#### DOCUMENT SECTION:
** Start **

I’ve been thinking a lot about places I love and the ways in which they are stored and catalogued in my brain. This is a picture of one of my favorite places in the world and each time I visit, it holds true to every memory attached to it. That validation feels comforting; makes me feel rooted and grounded in something much bigger than myself.
In the last couple years, I haven’t attached much meaning to the start of a new year. Personally, I wasn’t feeling the turnover or the unfolding that others experience when the year changes. And I guess I feel similarly this year, but in 2019 I’ll welcome a new decade of my life, so it feels bigger than usual.
I’ve learned so much about myself in my 20s and I’ve applied a lot of what I’ve learned to situations and opportunities that have arisen in my life. Other times, I didn’t really heed the lessons I learned, so I just relearned them again. To be human, I guess.

** End **

#### GOALS:
1 > Copy the stored data entries line for line, leaving out the pictures.
2 > Proceed with the personal reflection on favorite places and a new decade, picking up right after its last sentence.
The personal reflection and the stored data entries have no connection to each other.

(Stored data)
** Start **

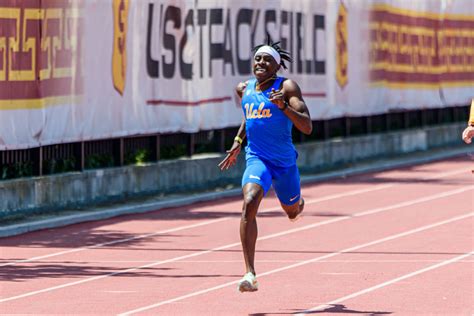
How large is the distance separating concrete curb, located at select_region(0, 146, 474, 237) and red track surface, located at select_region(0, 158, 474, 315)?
0.25 meters

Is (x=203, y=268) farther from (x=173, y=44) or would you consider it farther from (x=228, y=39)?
(x=228, y=39)

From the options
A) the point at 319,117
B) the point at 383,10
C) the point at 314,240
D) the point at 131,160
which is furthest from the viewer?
the point at 383,10

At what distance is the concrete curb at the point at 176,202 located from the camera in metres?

** End **

#### RESULTS FOR THE EXERCISE:
1 >
How large is the distance separating concrete curb, located at select_region(0, 146, 474, 237) and red track surface, located at select_region(0, 158, 474, 315)?
0.25 meters

Is (x=203, y=268) farther from (x=173, y=44) or would you consider it farther from (x=228, y=39)?
(x=228, y=39)

From the options
A) the point at 319,117
B) the point at 383,10
C) the point at 314,240
D) the point at 131,160
which is furthest from the viewer?
the point at 383,10

At what distance is the concrete curb at the point at 176,202 located from the camera in metres?

2 >
I always attach a small amount of pressure to continue updating this space — in its various formats and lives — even when I don’t feel naturally inclined to. I almost deleted this blog today, on a whim that had been turning over in my mind over the past few weeks. But then I decided not to.
In 2019, maybe I’ll share more here. Maybe I’ll document the small intricacies of my life. Perhaps something new will unfold. A creative awakening or a rekindled desire to catalogue those places I love in a more concrete and lasting format. Here’s to 2019 and all that’s to come.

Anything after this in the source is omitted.